Pressure from default, worker rage erode Tsipras’ authority

A photographer takes pictures through a glass carrying the International Monetary Fund logo during a news conference in Bucharest

Warnings that Greece may be unable to meet its obligations to the International Monetary Fund (IMF) are prompting economists to look beyond the current imbalance in negotiations to relative stability sustaining payments and not join the club of defaulters. This would include Zimbabwe, Somalia and Sudan. – Peter Wilhelm

By Rebecca Christie, Andrew Mayeda and Nikos Chrysoloras

(Bloomberg) — Greek officials told their creditors earlier this month that they might run out of money and miss a repayment to the IMF, according to three people familiar with the negotiations. The payment went through, and Greece’s warning was seen as just an element of the ongoing discussion, one of the participating officials said.

IMF spokesman William Murray said the fund had no immediate comment.

“We know that there has been lots of rhetoric on the Greek side during those negotiations,” Valdis Dombrovskis, a European Commission vice president, said in an interview in Washington on Thursday. “What really matters is what progress we’re making now in negotiations.” He cited technical aspects and “how seriously the Greeks are engaging with preparing the list of structural reforms which needs to be implemented”.

Greek bonds fell, pushing the yield on notes due in 2017 to the most since the height of the euro-area debt crisis in 2012, amid speculation Greece won’t secure the release of aid needed to meet its obligations.

Finance Minister Yanis Varoufakis inquired this month during talks with the IMF what would happen if Greece missed a payment to the lender, a person briefed on the matter said.

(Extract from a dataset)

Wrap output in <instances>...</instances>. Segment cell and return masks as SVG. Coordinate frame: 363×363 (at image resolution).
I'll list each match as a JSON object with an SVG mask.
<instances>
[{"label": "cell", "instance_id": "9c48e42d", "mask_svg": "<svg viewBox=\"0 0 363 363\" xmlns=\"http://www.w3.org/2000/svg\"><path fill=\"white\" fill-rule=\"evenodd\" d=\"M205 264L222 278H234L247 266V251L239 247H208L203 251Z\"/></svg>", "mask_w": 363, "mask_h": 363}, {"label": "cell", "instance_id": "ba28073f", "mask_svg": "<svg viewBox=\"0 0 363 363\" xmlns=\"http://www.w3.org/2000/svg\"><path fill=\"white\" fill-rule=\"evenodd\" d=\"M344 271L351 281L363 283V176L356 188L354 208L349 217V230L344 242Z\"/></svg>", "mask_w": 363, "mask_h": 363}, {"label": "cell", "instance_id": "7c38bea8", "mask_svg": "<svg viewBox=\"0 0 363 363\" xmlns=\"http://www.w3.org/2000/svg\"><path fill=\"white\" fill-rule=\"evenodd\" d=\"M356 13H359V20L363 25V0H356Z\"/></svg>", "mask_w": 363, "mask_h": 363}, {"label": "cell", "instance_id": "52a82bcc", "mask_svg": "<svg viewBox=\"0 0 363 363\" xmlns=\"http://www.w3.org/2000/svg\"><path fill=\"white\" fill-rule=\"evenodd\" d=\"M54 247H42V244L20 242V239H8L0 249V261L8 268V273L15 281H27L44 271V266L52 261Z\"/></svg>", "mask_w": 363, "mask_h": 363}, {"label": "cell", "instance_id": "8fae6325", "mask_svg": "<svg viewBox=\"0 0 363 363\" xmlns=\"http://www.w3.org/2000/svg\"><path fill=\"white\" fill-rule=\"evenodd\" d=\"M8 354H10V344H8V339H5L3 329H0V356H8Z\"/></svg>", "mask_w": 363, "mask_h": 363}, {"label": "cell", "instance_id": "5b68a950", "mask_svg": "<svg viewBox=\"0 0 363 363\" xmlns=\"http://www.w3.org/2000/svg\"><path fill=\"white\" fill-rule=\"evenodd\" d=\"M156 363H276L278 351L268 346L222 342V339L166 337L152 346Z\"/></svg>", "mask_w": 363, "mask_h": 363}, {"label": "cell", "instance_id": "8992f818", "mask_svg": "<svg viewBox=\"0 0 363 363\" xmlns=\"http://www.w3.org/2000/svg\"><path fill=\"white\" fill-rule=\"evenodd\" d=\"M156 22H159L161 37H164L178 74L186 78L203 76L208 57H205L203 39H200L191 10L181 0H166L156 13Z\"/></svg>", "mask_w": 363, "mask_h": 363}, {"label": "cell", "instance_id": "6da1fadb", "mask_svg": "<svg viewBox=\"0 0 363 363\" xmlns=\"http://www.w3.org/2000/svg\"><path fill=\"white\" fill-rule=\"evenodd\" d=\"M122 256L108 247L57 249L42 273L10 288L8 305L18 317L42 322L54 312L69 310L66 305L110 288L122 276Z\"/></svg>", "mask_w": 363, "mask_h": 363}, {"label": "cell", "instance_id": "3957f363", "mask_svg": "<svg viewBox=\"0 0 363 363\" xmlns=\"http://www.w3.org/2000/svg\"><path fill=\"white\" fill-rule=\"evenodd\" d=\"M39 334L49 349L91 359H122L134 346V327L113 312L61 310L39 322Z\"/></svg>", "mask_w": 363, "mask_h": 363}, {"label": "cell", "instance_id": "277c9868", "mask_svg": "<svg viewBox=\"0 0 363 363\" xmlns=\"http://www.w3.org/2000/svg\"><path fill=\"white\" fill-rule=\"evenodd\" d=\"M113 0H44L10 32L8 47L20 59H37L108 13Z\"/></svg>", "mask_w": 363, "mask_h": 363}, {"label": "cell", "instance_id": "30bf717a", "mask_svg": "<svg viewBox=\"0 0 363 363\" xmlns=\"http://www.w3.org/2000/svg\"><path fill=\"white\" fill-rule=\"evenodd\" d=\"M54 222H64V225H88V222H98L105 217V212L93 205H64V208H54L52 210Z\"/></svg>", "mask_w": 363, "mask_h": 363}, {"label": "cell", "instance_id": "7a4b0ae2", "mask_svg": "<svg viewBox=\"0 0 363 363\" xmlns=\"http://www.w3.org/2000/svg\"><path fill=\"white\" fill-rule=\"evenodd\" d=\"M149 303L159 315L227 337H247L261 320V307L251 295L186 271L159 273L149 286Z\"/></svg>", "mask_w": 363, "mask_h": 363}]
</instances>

Varoufakis said in an e-mail to Bloomberg News that he never asked to be informed about the process of skipping a payment to the fund, saying such suggestions are outright lies. The Financial Times first reported earlier Thursday that he had approached the IMF about not making a payment.

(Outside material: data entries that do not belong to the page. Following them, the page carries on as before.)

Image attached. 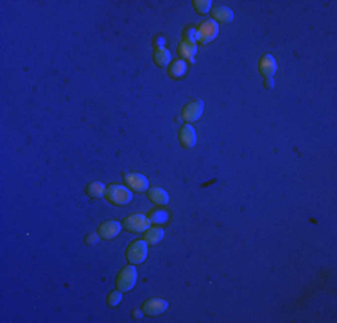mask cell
<instances>
[{
    "label": "cell",
    "instance_id": "obj_1",
    "mask_svg": "<svg viewBox=\"0 0 337 323\" xmlns=\"http://www.w3.org/2000/svg\"><path fill=\"white\" fill-rule=\"evenodd\" d=\"M106 198L110 203L117 205V207H122V205H127L133 199V190L129 187H124V185H110L106 187Z\"/></svg>",
    "mask_w": 337,
    "mask_h": 323
},
{
    "label": "cell",
    "instance_id": "obj_2",
    "mask_svg": "<svg viewBox=\"0 0 337 323\" xmlns=\"http://www.w3.org/2000/svg\"><path fill=\"white\" fill-rule=\"evenodd\" d=\"M136 280H138V273H136L135 264H129L122 268L119 277H117V289L122 291V293H127L135 287Z\"/></svg>",
    "mask_w": 337,
    "mask_h": 323
},
{
    "label": "cell",
    "instance_id": "obj_3",
    "mask_svg": "<svg viewBox=\"0 0 337 323\" xmlns=\"http://www.w3.org/2000/svg\"><path fill=\"white\" fill-rule=\"evenodd\" d=\"M126 259L131 264H140L147 259V242L145 241H135L131 242L127 251H126Z\"/></svg>",
    "mask_w": 337,
    "mask_h": 323
},
{
    "label": "cell",
    "instance_id": "obj_4",
    "mask_svg": "<svg viewBox=\"0 0 337 323\" xmlns=\"http://www.w3.org/2000/svg\"><path fill=\"white\" fill-rule=\"evenodd\" d=\"M124 227L131 231H145L147 228H151V221L144 214H133L124 219Z\"/></svg>",
    "mask_w": 337,
    "mask_h": 323
},
{
    "label": "cell",
    "instance_id": "obj_5",
    "mask_svg": "<svg viewBox=\"0 0 337 323\" xmlns=\"http://www.w3.org/2000/svg\"><path fill=\"white\" fill-rule=\"evenodd\" d=\"M217 34H219V25H217V22L215 20H207L199 27V44L201 45L210 44L212 40L217 38Z\"/></svg>",
    "mask_w": 337,
    "mask_h": 323
},
{
    "label": "cell",
    "instance_id": "obj_6",
    "mask_svg": "<svg viewBox=\"0 0 337 323\" xmlns=\"http://www.w3.org/2000/svg\"><path fill=\"white\" fill-rule=\"evenodd\" d=\"M124 180H126V184H127V187H129L131 190L144 192V190H147V188H149V182H147V178H145L144 174L129 173V174H126Z\"/></svg>",
    "mask_w": 337,
    "mask_h": 323
},
{
    "label": "cell",
    "instance_id": "obj_7",
    "mask_svg": "<svg viewBox=\"0 0 337 323\" xmlns=\"http://www.w3.org/2000/svg\"><path fill=\"white\" fill-rule=\"evenodd\" d=\"M142 309H144V313L147 316H158V314L165 313L168 309V302L164 298H151L145 302Z\"/></svg>",
    "mask_w": 337,
    "mask_h": 323
},
{
    "label": "cell",
    "instance_id": "obj_8",
    "mask_svg": "<svg viewBox=\"0 0 337 323\" xmlns=\"http://www.w3.org/2000/svg\"><path fill=\"white\" fill-rule=\"evenodd\" d=\"M203 110H205V104H203V101L188 102L187 106L183 108V119L187 122H196L198 119H201Z\"/></svg>",
    "mask_w": 337,
    "mask_h": 323
},
{
    "label": "cell",
    "instance_id": "obj_9",
    "mask_svg": "<svg viewBox=\"0 0 337 323\" xmlns=\"http://www.w3.org/2000/svg\"><path fill=\"white\" fill-rule=\"evenodd\" d=\"M122 230V225L121 223H117V221H106V223H102L101 227H99V235L102 237V239H115L119 233H121Z\"/></svg>",
    "mask_w": 337,
    "mask_h": 323
},
{
    "label": "cell",
    "instance_id": "obj_10",
    "mask_svg": "<svg viewBox=\"0 0 337 323\" xmlns=\"http://www.w3.org/2000/svg\"><path fill=\"white\" fill-rule=\"evenodd\" d=\"M196 140H198V137H196V130H194L190 124L183 126V128L179 130V142H181L183 147H187V149L194 147V145H196Z\"/></svg>",
    "mask_w": 337,
    "mask_h": 323
},
{
    "label": "cell",
    "instance_id": "obj_11",
    "mask_svg": "<svg viewBox=\"0 0 337 323\" xmlns=\"http://www.w3.org/2000/svg\"><path fill=\"white\" fill-rule=\"evenodd\" d=\"M276 68H278V63L276 59L271 56V54H265L264 58L260 59V65H258V70L264 77H273L276 72Z\"/></svg>",
    "mask_w": 337,
    "mask_h": 323
},
{
    "label": "cell",
    "instance_id": "obj_12",
    "mask_svg": "<svg viewBox=\"0 0 337 323\" xmlns=\"http://www.w3.org/2000/svg\"><path fill=\"white\" fill-rule=\"evenodd\" d=\"M147 196L154 205H167L168 203V192L164 190L162 187H153L147 188Z\"/></svg>",
    "mask_w": 337,
    "mask_h": 323
},
{
    "label": "cell",
    "instance_id": "obj_13",
    "mask_svg": "<svg viewBox=\"0 0 337 323\" xmlns=\"http://www.w3.org/2000/svg\"><path fill=\"white\" fill-rule=\"evenodd\" d=\"M212 16L217 20V22H224V24H228V22L233 20V11H231L230 7H226V5H215V7H212Z\"/></svg>",
    "mask_w": 337,
    "mask_h": 323
},
{
    "label": "cell",
    "instance_id": "obj_14",
    "mask_svg": "<svg viewBox=\"0 0 337 323\" xmlns=\"http://www.w3.org/2000/svg\"><path fill=\"white\" fill-rule=\"evenodd\" d=\"M178 52L183 56V59H187V61L192 63L194 59H196V54H198V45H194V44H188V42H181L178 47Z\"/></svg>",
    "mask_w": 337,
    "mask_h": 323
},
{
    "label": "cell",
    "instance_id": "obj_15",
    "mask_svg": "<svg viewBox=\"0 0 337 323\" xmlns=\"http://www.w3.org/2000/svg\"><path fill=\"white\" fill-rule=\"evenodd\" d=\"M164 235H165V231L160 227L147 228L144 233V241L147 242V244H158V242L164 239Z\"/></svg>",
    "mask_w": 337,
    "mask_h": 323
},
{
    "label": "cell",
    "instance_id": "obj_16",
    "mask_svg": "<svg viewBox=\"0 0 337 323\" xmlns=\"http://www.w3.org/2000/svg\"><path fill=\"white\" fill-rule=\"evenodd\" d=\"M154 63L158 65V67H168V63H170V50L164 47H158L154 50Z\"/></svg>",
    "mask_w": 337,
    "mask_h": 323
},
{
    "label": "cell",
    "instance_id": "obj_17",
    "mask_svg": "<svg viewBox=\"0 0 337 323\" xmlns=\"http://www.w3.org/2000/svg\"><path fill=\"white\" fill-rule=\"evenodd\" d=\"M86 194L90 198L99 199V198H102V196H106V187H104V184H101V182H92V184L86 187Z\"/></svg>",
    "mask_w": 337,
    "mask_h": 323
},
{
    "label": "cell",
    "instance_id": "obj_18",
    "mask_svg": "<svg viewBox=\"0 0 337 323\" xmlns=\"http://www.w3.org/2000/svg\"><path fill=\"white\" fill-rule=\"evenodd\" d=\"M187 74V61L185 59H178L170 65V77L174 79H181Z\"/></svg>",
    "mask_w": 337,
    "mask_h": 323
},
{
    "label": "cell",
    "instance_id": "obj_19",
    "mask_svg": "<svg viewBox=\"0 0 337 323\" xmlns=\"http://www.w3.org/2000/svg\"><path fill=\"white\" fill-rule=\"evenodd\" d=\"M149 221L154 223V225H164V223L168 221V212L164 210V208H154L149 212Z\"/></svg>",
    "mask_w": 337,
    "mask_h": 323
},
{
    "label": "cell",
    "instance_id": "obj_20",
    "mask_svg": "<svg viewBox=\"0 0 337 323\" xmlns=\"http://www.w3.org/2000/svg\"><path fill=\"white\" fill-rule=\"evenodd\" d=\"M183 40L185 42H188V44L198 45V42H199V29L198 27H196V25H188V27H185Z\"/></svg>",
    "mask_w": 337,
    "mask_h": 323
},
{
    "label": "cell",
    "instance_id": "obj_21",
    "mask_svg": "<svg viewBox=\"0 0 337 323\" xmlns=\"http://www.w3.org/2000/svg\"><path fill=\"white\" fill-rule=\"evenodd\" d=\"M194 9L198 11L199 15H208L212 11V2L210 0H194Z\"/></svg>",
    "mask_w": 337,
    "mask_h": 323
},
{
    "label": "cell",
    "instance_id": "obj_22",
    "mask_svg": "<svg viewBox=\"0 0 337 323\" xmlns=\"http://www.w3.org/2000/svg\"><path fill=\"white\" fill-rule=\"evenodd\" d=\"M121 300H122V291H111L108 294V305L110 307H117V305L121 304Z\"/></svg>",
    "mask_w": 337,
    "mask_h": 323
},
{
    "label": "cell",
    "instance_id": "obj_23",
    "mask_svg": "<svg viewBox=\"0 0 337 323\" xmlns=\"http://www.w3.org/2000/svg\"><path fill=\"white\" fill-rule=\"evenodd\" d=\"M99 239H101V235H99L97 231H95V233H90V235L86 237V244H88V246H92V244H95V242L99 241Z\"/></svg>",
    "mask_w": 337,
    "mask_h": 323
},
{
    "label": "cell",
    "instance_id": "obj_24",
    "mask_svg": "<svg viewBox=\"0 0 337 323\" xmlns=\"http://www.w3.org/2000/svg\"><path fill=\"white\" fill-rule=\"evenodd\" d=\"M265 87H267V88L275 87V83H273V77H265Z\"/></svg>",
    "mask_w": 337,
    "mask_h": 323
}]
</instances>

Greece must pay the IMF roughly $1 billion next month. Missing an IMF payment would put Greece in a club that includes Zimbabwe, Somalia and Sudan, countries that hold the dubious distinction of having fallen into arrears with the fund.

At the same time, a skipped payment to an official creditor wouldn’t constitute a trigger to lower Greece’s rating to selective default under Standard & Poor’s criteria, the rating agency said Wednesday as it cut Greece’s rating to CCC+.

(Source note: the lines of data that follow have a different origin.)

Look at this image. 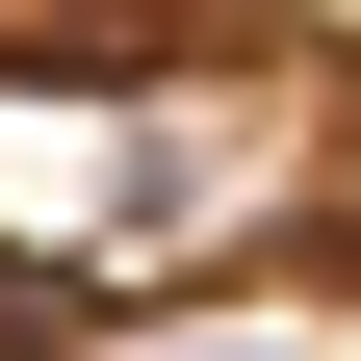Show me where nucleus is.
Wrapping results in <instances>:
<instances>
[{
  "label": "nucleus",
  "instance_id": "1",
  "mask_svg": "<svg viewBox=\"0 0 361 361\" xmlns=\"http://www.w3.org/2000/svg\"><path fill=\"white\" fill-rule=\"evenodd\" d=\"M180 361H336V336H180Z\"/></svg>",
  "mask_w": 361,
  "mask_h": 361
}]
</instances>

Talks on resolving Greece’s financial crisis must “intensify” if euro-region finance ministers are to be able to assess the country’s reform commitments when they meet at the end of next week, the European Commission said Thursday.

“At this stage, we are not satisfied with the level of progress,” Margaritis Schinas, spokesman for the European Union’s executive, told reporters in Brussels. “Everything is now on the table and what we need is to progress swiftly.”

Greece has not yet produced the “full list of reforms” demanded by EU leaders at a summit last month, Schinas said. The proposals must be assessed by the European Commission, the European Central Bank and the IMF before the country can get any additional payments from a 240 billion- euro ($258 billion) bailout.

German Finance Minister Wolfgang Schaeuble, in an interview Wednesday with Bloomberg Television in New York, ruled out further concessions to Greece, saying it’s up to Prime Minister Alexis Tsipras’ government to commit to the reforms needed to release aid rather than give false hopes to its people.

“It’s entirely down to Greece,” said Schaeuble, adding that “ministry staff were taking just about everything into consideration” when asked about a report in German weekly Die Zeit that his office was working on a plan to keep Greece in the euro area if the country defaulted.

“Despite the cacophony and erratic leaks and statements in recent days from the other side, I remain firmly optimistic that there will be an agreement by the end of the month,” Tsipras said in a statement to Reuters Thursday. “Because I know that Europe has learned to live through its disagreements, to combine its parts and move forward.”

Along with the international pressure, Tsipras is facing the first signs of domestic discontent with his government. About 4,000 miners and their families descended on Athens’ main central square Thursday over a plan to possibly revoke the license of a gold mine in the north of the country, which would halt investment in the project.

It’s the first mass street protest against the government since the Jan. 25 ballot that catapulted Tsipras to power. While opinion polls still show Tsioras enjoys a solid lead over opposition parties, and the majority of Greeks support its refusal to implement austerity measures attached to the country’s bailout, the gathering suggests blanket public support for Tsipras’s policies may be waning.

“The honeymoon is over,” said Nikos Marantzidis, a pollster and political science professor at the University of Macedonia in Thessaloniki. But the time when Greek public opinion would agree with everything that the government does has passed.